I thought that /%([^%]*)%/ would do but in the second case it doesn't match the second part (%yada #1 yada%), only the first.

The expression has to match even if the substring between the "%" marks contains something like "#1". Thank you in advance

Regards

function replace($search, $replace, $subject, $link)
    {
        if (preg_match('/#[1-9]/', $search) == 1 && $link == null)
        {
            echo preg_replace($search, $replace, $subject);
        }
        if (preg_match('/%[a-zA-Z0-9# ]+%/', $search) == 1 && $link != null && $replace == null)
        {
            echo preg_replace('/%[a-zA-Z0-9# ]+%/', '<a href=$link>$1</a>', $subject, 1) . '<br>';
        }
    }

$string = 'bla bla #1 bla bla %bla bla% bla #2 %bla bla #3 bla%';
$newString = replace('/%[a-zA-Z0-9# ]+%/', null, $string, 'www.google.com');
echo $newString;
preg_match('/%[a-zA-Z0-9# ]+%/', $newString)); // 0 = no match

So on this second call I don't get a match. Hope this helps.

Answer 1

See your calls to preg_match ... The second argument should be $subject not $search ...

Also, use return to actually return something, not echo .

Answer 2

%.*%

This will match

1) a %

2) any number of any characters

3) a %

And since it will match greedily rather than lazily, it will match the widest %...% it can, rather than stop at the first.
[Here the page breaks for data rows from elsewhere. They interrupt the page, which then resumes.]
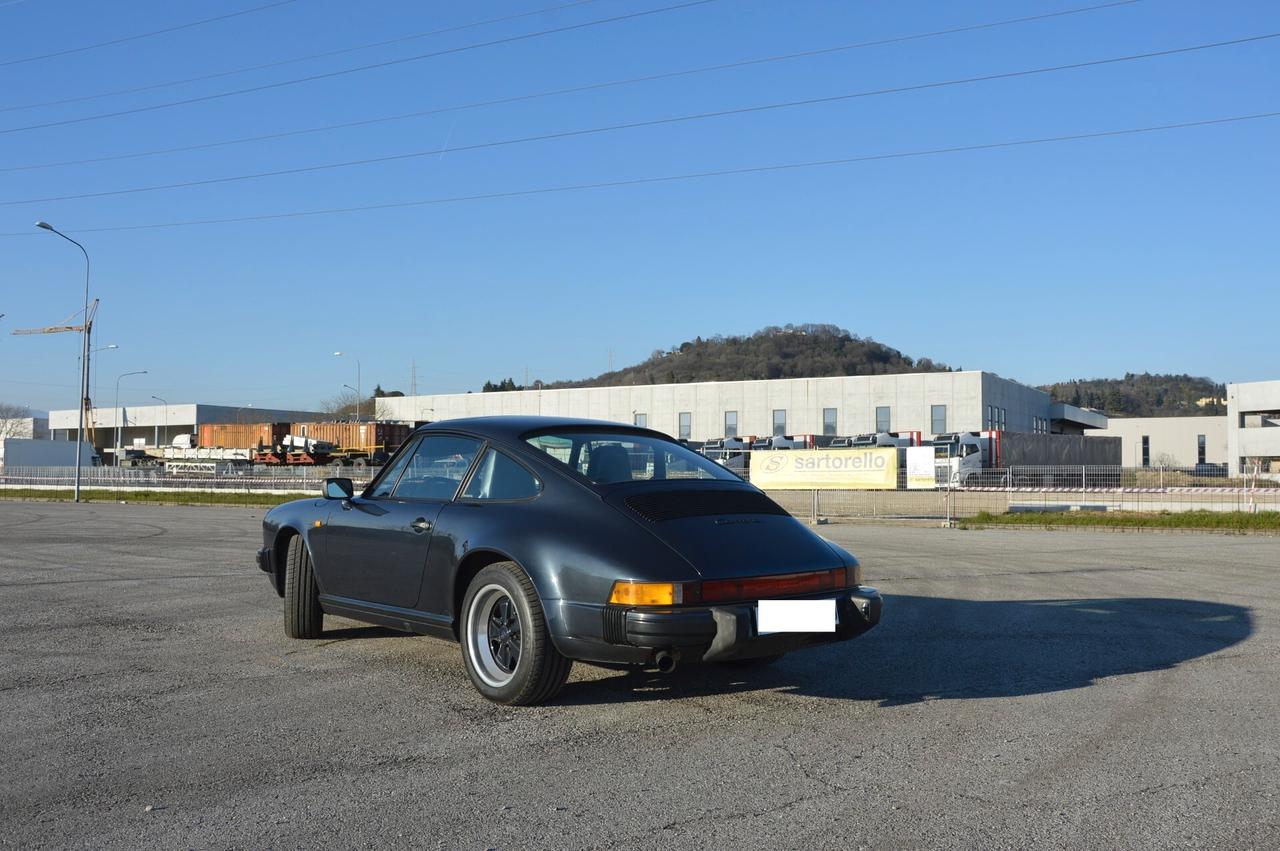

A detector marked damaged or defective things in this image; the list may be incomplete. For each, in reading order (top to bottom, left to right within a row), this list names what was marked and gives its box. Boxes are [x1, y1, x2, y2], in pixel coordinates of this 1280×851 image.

cracked asphalt [0, 501, 1274, 844]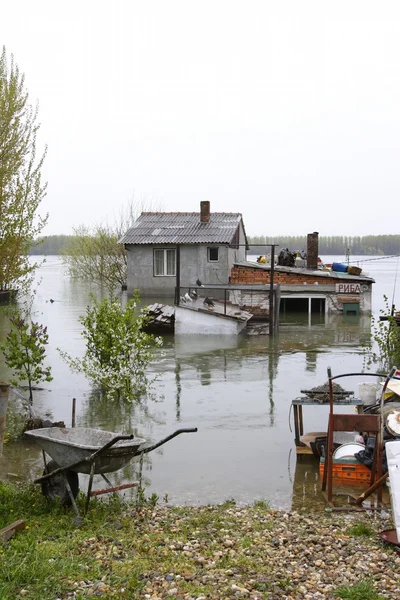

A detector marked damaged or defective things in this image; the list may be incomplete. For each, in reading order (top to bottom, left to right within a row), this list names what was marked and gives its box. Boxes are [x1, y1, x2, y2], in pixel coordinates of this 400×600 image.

rusty wheelbarrow [25, 426, 198, 520]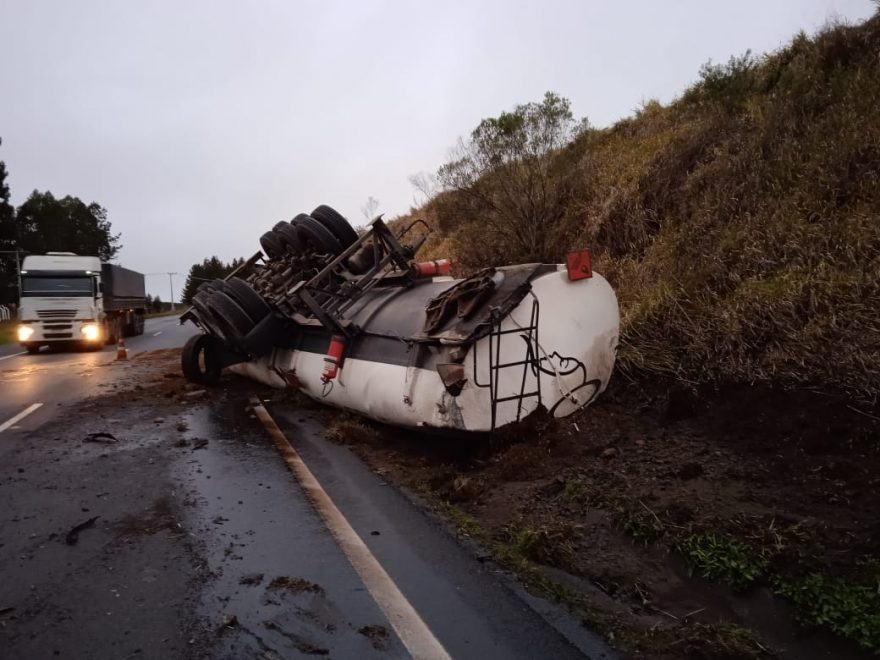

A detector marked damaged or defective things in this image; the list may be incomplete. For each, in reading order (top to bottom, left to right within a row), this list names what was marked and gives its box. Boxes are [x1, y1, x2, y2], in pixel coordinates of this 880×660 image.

overturned tanker truck [179, 206, 620, 434]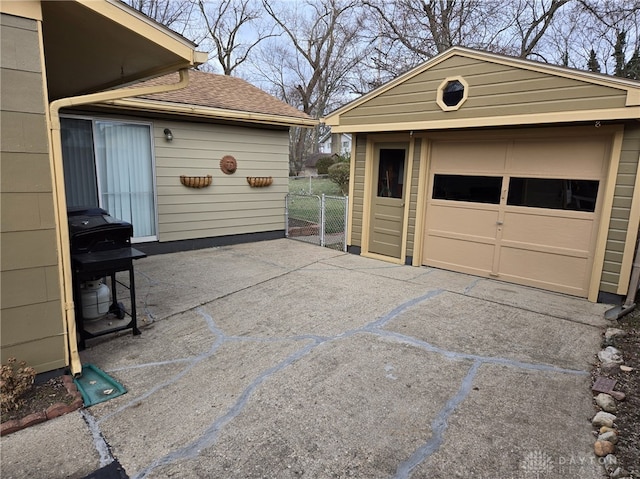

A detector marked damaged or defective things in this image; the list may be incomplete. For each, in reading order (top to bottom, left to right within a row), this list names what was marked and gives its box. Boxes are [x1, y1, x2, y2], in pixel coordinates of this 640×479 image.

cracked concrete slab [0, 240, 616, 479]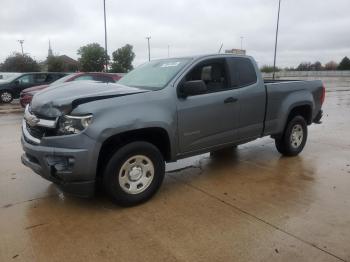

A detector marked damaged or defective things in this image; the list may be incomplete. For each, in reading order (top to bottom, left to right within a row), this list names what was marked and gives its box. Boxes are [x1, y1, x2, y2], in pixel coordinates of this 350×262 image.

damaged front hood [30, 81, 149, 117]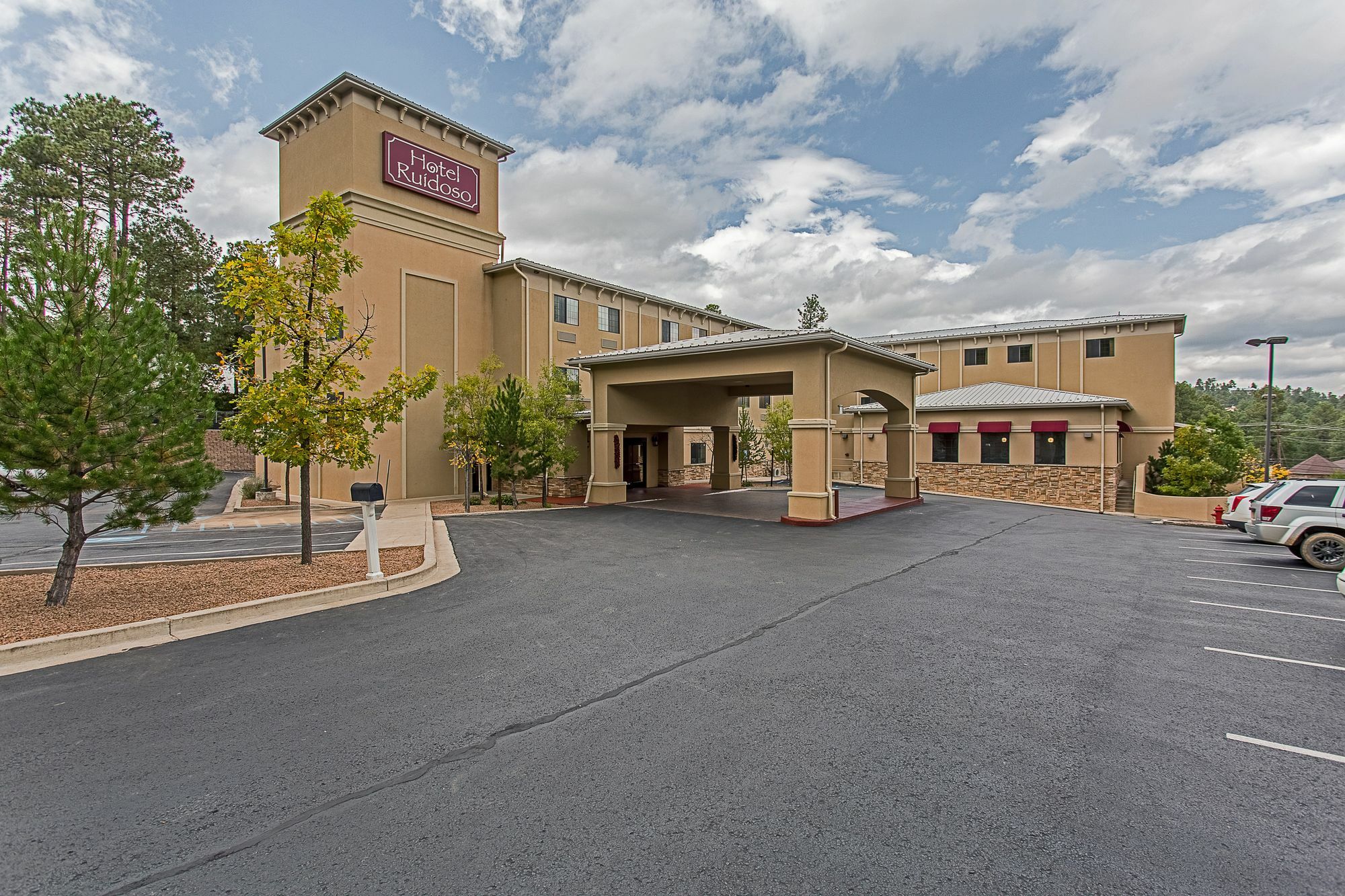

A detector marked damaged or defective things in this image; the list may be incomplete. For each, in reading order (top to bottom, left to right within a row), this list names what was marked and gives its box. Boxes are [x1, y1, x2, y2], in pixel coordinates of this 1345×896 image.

road crack [102, 516, 1049, 893]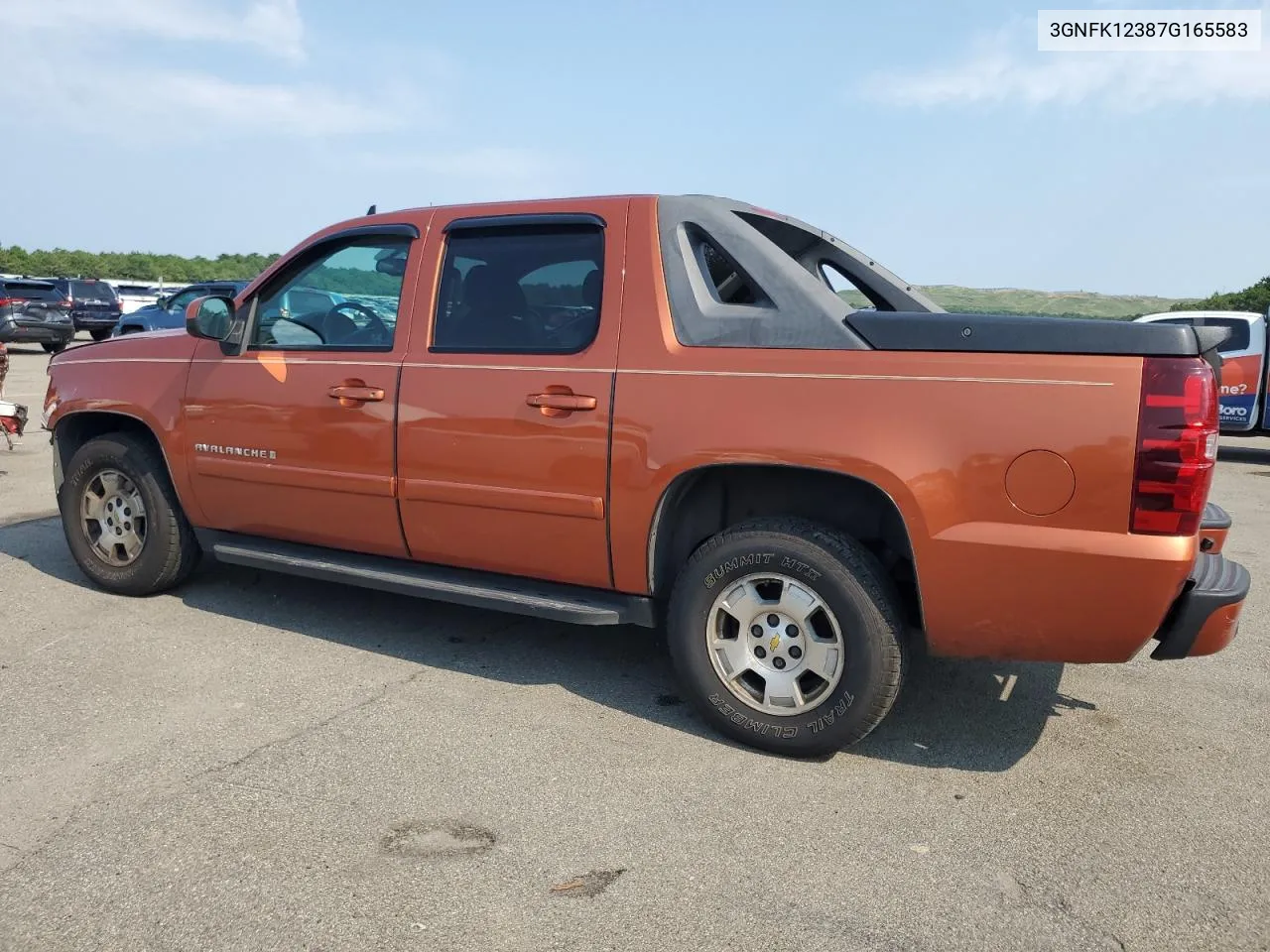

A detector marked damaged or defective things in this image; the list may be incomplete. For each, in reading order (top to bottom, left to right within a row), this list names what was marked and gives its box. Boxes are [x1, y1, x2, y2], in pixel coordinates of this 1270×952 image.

For example, the lazy version of this would be %.*?% (putting ? after a * makes it lazy) and it would close after the first, not last %.

Answer 3

/%.+?%/ should do the trick.
See greedyness of regex expressions.
[^%] stops at the first % . But you want to include all characters between the two % s.

Answer 4

Try this expression

%[a-zA-Z0-9# ]*%

Hope it helps